= Kait Parker =

Atmospheric scientist

Kait Parker is an atmospheric scientist who recently worked for weather.com and The Weather Channel app. She can also occasionally be seen on Good Morning America where she fills-in for meteorologist Rob Marciano on weekends. Prior to her role with weather.com, she was an on-camera meteorologist and host of America's Morning Headquarters Weekend Edition alongside Reynolds Wolf. She left The Weather Channel television network in early 2016. As of Labor Day weekend in 2019, she has been noticed contributing to weather.com, particularly in presenting and analyzing information about Hurricane Dorian.

Parker made national headlines in 2016 with a rebuttal to Breitbart, a far-right website that used a video of her in an article claiming that the Earth was cooling rather than warming. The Webby Awards chose Parker's video as an honoree in the category of viral in 2017.

In 2016, Parker released a mini-documentary called Toxic Lake: The Untold Story of Lake Okeechobee about cyanobacteria (blue-green algae) and water management in Florida where she was both producer and correspondent.

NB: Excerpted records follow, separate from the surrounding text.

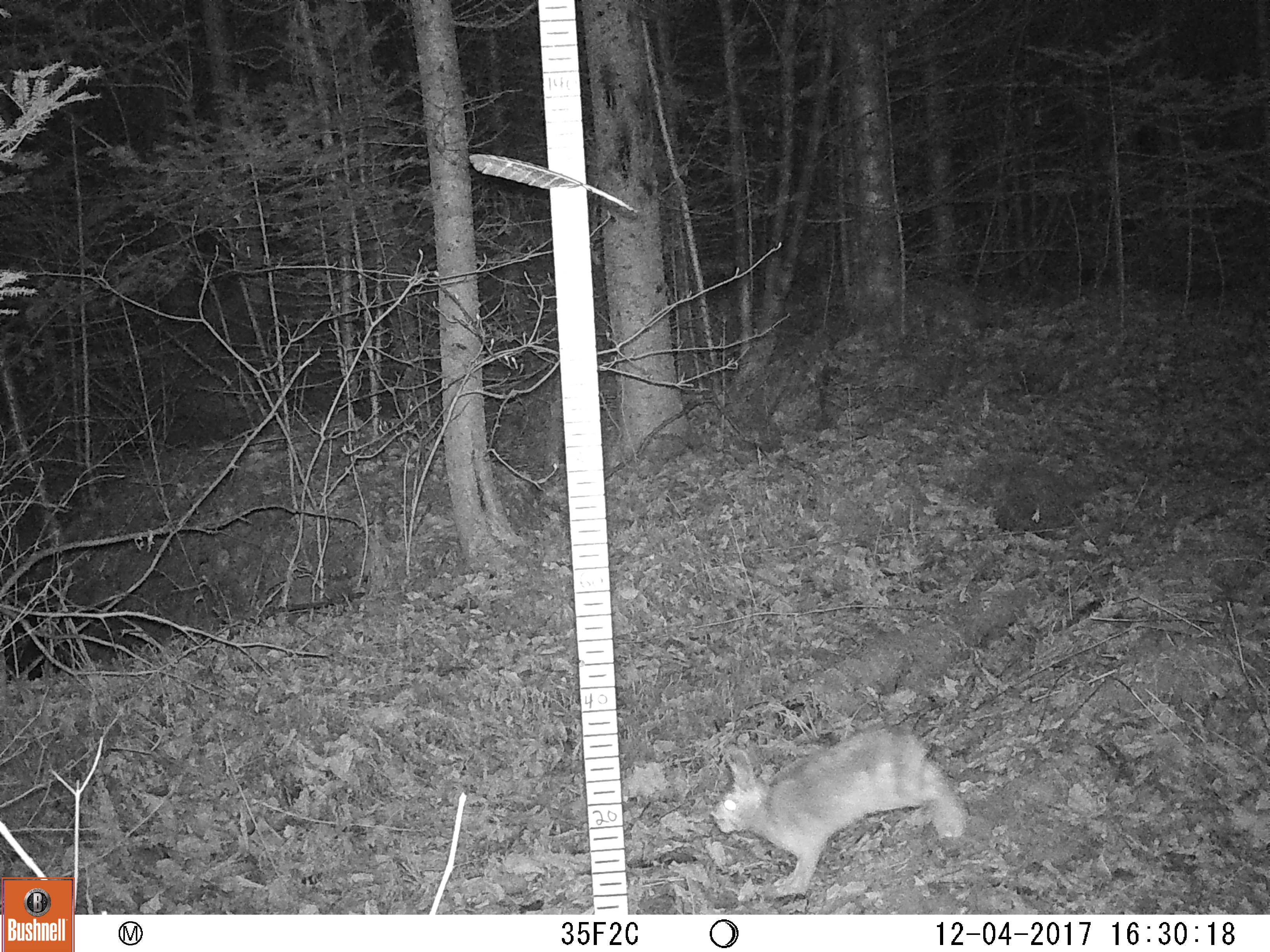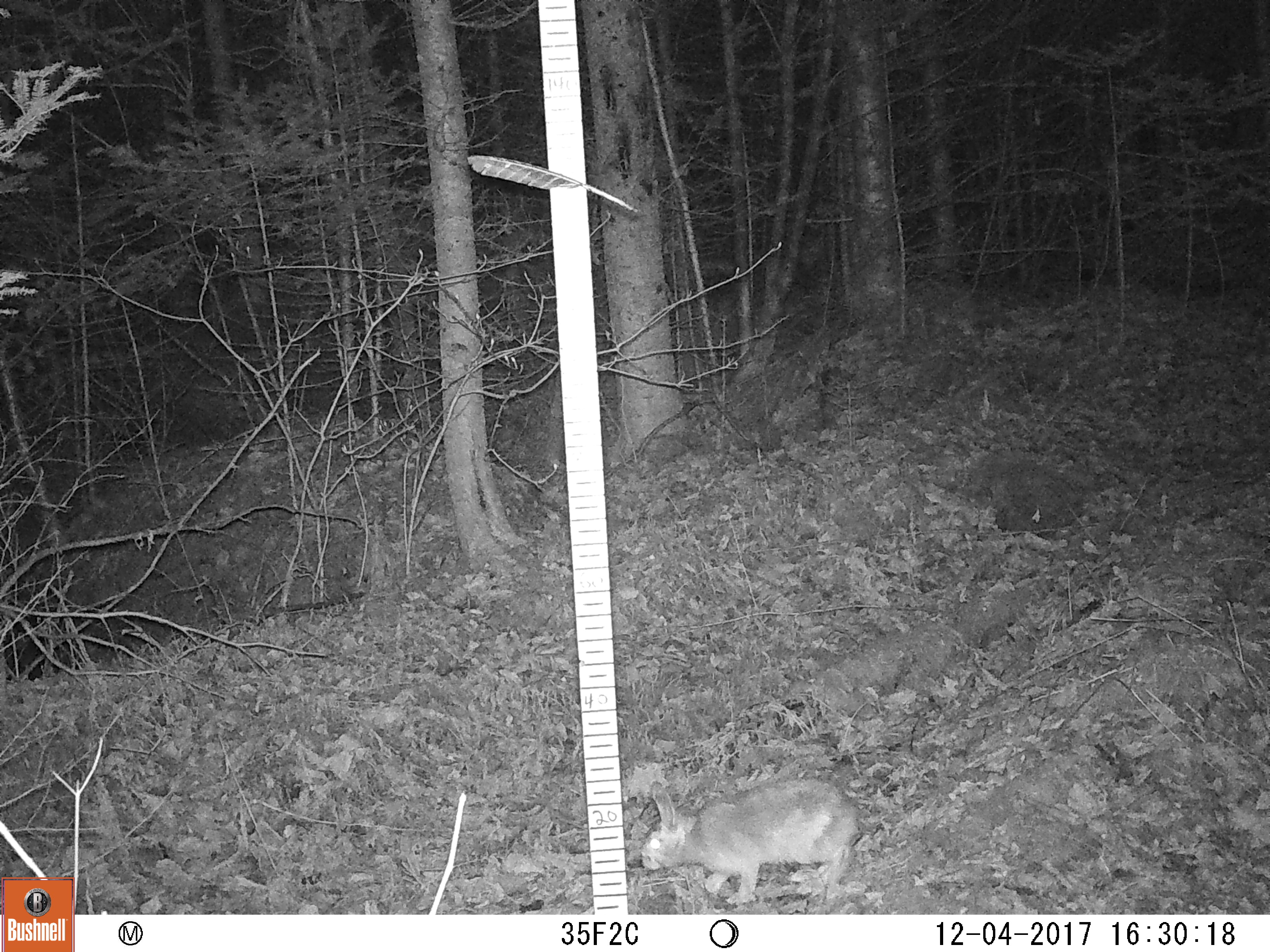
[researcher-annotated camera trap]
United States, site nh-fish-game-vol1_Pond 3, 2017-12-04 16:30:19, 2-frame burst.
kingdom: Animalia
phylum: Chordata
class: Mammalia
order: Lagomorpha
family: Leporidae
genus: Lepus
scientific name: Lepus americanus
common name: snowshoe hare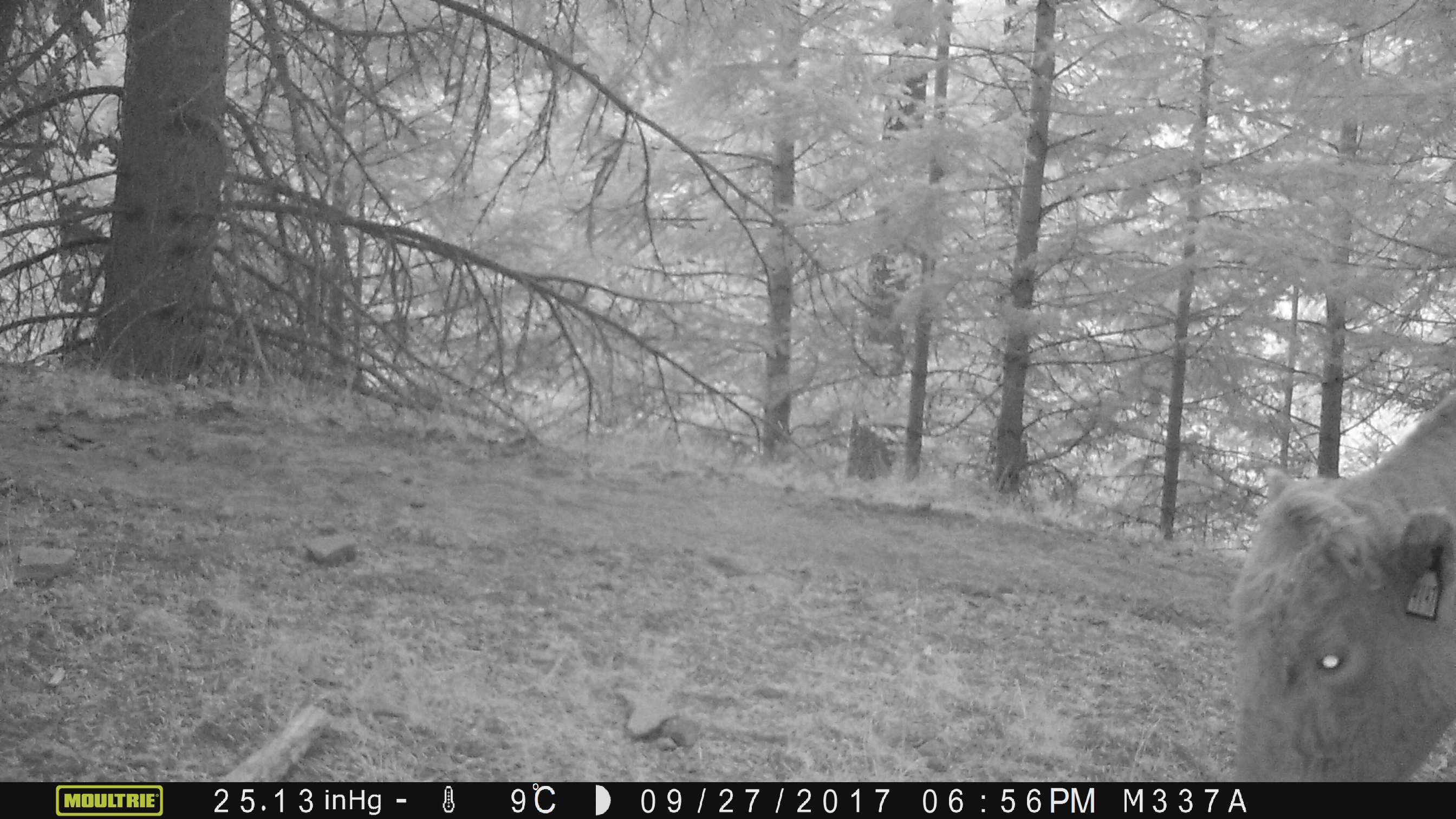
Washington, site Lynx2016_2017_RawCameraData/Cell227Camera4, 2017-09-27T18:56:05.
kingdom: Animalia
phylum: Chordata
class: Mammalia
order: Artiodactyla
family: Bovidae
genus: Bos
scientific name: Bos taurus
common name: domestic cattle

The project has gone on to win The Society of Professional Journalists' top honor for Digital Video and nominated for the News and Documentary Emmy Awards for Outstanding Science and Environmental Reporting.

She was also named to the Grist 50 list of Climate Fixers in 2017 and was featured in Marie Claire Magazine's first issue on sustainability.

Parker received a Bachelor of Science in Atmospheric Science from The University of Missouri in May 2009. Parker has also earned her Certified Broadcast Meteorologist Seal of Approval from the American Meteorological Society.

Parker began her career by filling in at KOMU-TV in Columbia, Mo., in 2006 while still enrolled at the University of Missouri. Upon graduation in May 2009, she became weekday morning and midday meteorologist for WAKA-TV in Montgomery, AL. From there she went on to WPTV-TV in West Palm Beach, FL where she was first hired as weekend meteorologist but was quickly put into a weekday role. Parker left WPTV-TV in early 2014 and went to work for The Weather Channel.

Parker was born and raised in Grapevine, Texas, and often points to her mother and father as the source of her interest in science. She is currently married and announced her first pregnancy in April 2020.